Lisandro de la Torre (1868-1939)
Lisandro de la Torre se eliminó de este mundo en 1939. Aunque escribió bastante, no fue escritor sino político. Sin embargo, puede entrar en la literatura como orador, ya que él lo era en altísimo grado -tal vez el primero de su tiempo- y la oratoria es uno de los géneros literarios. Cuando propuse al ministro Rothe los nombres de quienes, a mi juicio, debían formar la futura Academia, incluí a de la Torre, como representante de la oratoria. Y no recuerdo quien dijo: la mejor literatura es la que se hace en el país actualmente son los discursos de Lisandro de la Torre.
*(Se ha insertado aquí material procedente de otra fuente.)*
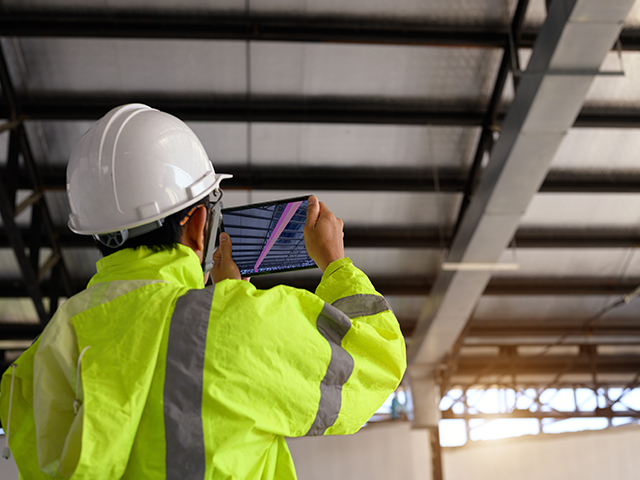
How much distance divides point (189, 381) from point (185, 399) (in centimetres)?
5

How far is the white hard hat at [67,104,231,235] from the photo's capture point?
187 cm

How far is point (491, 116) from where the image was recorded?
31.3ft

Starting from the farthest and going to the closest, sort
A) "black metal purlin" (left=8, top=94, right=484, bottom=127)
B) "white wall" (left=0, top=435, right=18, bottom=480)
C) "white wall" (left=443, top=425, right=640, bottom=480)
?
"white wall" (left=443, top=425, right=640, bottom=480) < "white wall" (left=0, top=435, right=18, bottom=480) < "black metal purlin" (left=8, top=94, right=484, bottom=127)

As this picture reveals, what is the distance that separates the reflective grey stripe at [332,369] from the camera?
1536 mm

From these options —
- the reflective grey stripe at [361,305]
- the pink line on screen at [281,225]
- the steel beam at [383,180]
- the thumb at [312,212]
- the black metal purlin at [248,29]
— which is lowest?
the reflective grey stripe at [361,305]

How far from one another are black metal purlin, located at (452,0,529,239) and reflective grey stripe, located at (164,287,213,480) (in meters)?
7.50

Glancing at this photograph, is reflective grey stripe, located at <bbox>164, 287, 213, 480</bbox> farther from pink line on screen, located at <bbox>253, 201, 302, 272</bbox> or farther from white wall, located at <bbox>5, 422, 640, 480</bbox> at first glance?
white wall, located at <bbox>5, 422, 640, 480</bbox>

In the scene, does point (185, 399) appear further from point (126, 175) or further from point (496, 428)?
point (496, 428)

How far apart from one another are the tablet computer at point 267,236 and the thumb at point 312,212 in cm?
23

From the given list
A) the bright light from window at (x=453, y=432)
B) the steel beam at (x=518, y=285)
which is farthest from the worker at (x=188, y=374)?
the bright light from window at (x=453, y=432)

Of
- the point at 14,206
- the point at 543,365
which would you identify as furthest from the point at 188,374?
the point at 543,365

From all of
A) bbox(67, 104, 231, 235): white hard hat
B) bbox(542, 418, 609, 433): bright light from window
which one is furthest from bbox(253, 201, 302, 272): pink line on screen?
bbox(542, 418, 609, 433): bright light from window

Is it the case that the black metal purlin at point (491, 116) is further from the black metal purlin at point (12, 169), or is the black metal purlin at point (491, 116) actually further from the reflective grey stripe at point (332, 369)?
the black metal purlin at point (12, 169)

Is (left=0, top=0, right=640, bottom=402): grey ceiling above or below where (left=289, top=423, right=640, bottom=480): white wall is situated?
above
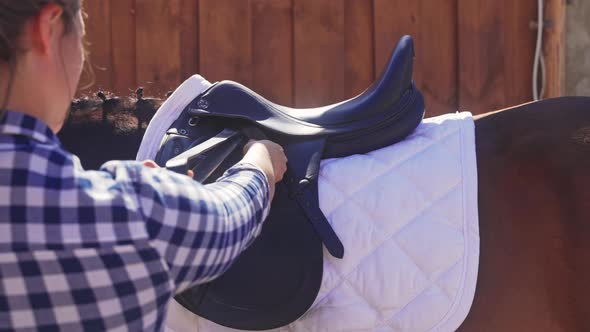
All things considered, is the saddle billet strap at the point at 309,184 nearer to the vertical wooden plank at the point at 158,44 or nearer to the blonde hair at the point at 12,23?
the blonde hair at the point at 12,23

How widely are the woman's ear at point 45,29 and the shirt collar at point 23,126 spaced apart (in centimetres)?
8

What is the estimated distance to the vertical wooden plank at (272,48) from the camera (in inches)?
119

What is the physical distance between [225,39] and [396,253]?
205 cm

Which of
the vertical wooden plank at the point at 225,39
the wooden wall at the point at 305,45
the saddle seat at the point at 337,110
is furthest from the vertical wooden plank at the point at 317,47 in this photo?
the saddle seat at the point at 337,110

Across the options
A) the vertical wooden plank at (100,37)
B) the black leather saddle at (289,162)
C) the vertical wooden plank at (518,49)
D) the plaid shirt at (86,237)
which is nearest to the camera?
the plaid shirt at (86,237)

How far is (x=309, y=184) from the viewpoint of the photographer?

No era, por cierto, un orador artista, como Roldán, sino un hombre que dice con claridad, exactitud y corrección lo que quiere decir.
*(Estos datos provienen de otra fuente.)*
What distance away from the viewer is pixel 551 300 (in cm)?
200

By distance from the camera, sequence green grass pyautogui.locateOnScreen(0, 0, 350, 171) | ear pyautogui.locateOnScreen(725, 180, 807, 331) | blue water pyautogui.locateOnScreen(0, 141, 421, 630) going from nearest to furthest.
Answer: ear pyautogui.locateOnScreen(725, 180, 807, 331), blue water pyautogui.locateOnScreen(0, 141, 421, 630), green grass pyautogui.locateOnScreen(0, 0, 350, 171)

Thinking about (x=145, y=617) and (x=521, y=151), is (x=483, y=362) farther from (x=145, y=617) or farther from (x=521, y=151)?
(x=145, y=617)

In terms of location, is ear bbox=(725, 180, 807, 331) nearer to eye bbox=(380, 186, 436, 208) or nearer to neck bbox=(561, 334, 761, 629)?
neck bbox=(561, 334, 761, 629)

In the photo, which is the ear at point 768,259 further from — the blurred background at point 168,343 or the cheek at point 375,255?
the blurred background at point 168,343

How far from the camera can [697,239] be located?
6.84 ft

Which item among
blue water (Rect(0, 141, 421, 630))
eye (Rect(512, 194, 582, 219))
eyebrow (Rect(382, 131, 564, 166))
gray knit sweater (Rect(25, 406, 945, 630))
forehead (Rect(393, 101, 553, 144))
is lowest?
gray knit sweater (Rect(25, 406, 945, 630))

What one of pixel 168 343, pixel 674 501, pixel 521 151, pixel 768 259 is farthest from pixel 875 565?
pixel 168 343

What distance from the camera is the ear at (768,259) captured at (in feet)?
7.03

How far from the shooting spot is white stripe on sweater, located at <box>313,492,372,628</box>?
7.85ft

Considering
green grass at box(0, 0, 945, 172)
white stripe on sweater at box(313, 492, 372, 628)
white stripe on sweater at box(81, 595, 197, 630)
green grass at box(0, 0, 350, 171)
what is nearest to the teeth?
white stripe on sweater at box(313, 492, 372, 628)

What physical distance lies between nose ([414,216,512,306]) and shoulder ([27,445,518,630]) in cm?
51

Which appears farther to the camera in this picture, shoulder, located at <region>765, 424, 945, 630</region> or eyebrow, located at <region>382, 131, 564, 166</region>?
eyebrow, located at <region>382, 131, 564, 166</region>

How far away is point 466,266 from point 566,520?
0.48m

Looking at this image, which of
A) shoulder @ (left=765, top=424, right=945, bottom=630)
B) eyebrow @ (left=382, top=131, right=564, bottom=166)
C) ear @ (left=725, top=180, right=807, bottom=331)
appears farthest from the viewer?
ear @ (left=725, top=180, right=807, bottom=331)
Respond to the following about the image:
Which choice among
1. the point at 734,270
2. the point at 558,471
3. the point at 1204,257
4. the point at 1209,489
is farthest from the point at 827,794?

Dos días antes de suicidarse, lo encontré frente a una de las ventanillas de la administración del Jockey Club. Ibamos a pagar nuestra cuota trimestral de socios. El había llegado por la calle Tucumán y salió por allí mismo, de modo que no entró en el Club. Como, indudablemente, ya tenía resuelto desaparecer, piénsese en un gesto de honradez: no quería morir sin pagar lo que debía, aunque se tratase de unos pocos pesos y de una institución poderosa como el Jockey. Este es el hombre a quien, no muchos años antes, sus enemigos acusaron de procedimientos incorrectos en asuntos de dinero...
En esos días en que se mató estaba imprimiéndose el libro sobre Yrigoyen. Le dije que pronto saldría y que allí hablaba de él muy bien. Yo, que había observado ya alguna melancolía en sus ojos, vi como se ahondaba esa melancolía. El gran hombre puso su mirada en quien sabe que mundos lejanos, mientras sonreía con la más triste de las sonrisas. Dos días después, al saber su muerte, pensé que esa sonrisa triste podía significar: "¡Lástima que yo no pueda leer lo que usted dirá!" Y se despidió, dándome la mano con afectuosidad y sin que la tristeza se borrara de sus ojos.
¿Se suicidó este hombre por motivos políticos? No es posible creerlo. Más bien pienso que lo mató su propia amargura. Se imaginaba un fracasado, y sin motivo porque considerábasele como uno de los grandes argentinos de su tiempo. A de la Torre le faltó un hogar, como también le faltaron consuelos espirituales: era absolutamente incrédulo y hasta sospecho que ateo. Se había formado en el positivismo, y procedía del Rosario, en donde el ambiente había sido, a fines del siglo pasado y a principios del presente, harto materialista.
Lo imagino a de la Torre como un hombre que, acaso en toda su vida, no sintió a su lado la verdadera ternura. Se le creía rabiosos, "envenenado". Estoy seguro que si hubiese conocido a Dios se habría salvado.
De "Entre la Novela y la Historia" de Manuel Gálvez; Librería Hachette, Buenos Aires, 1962.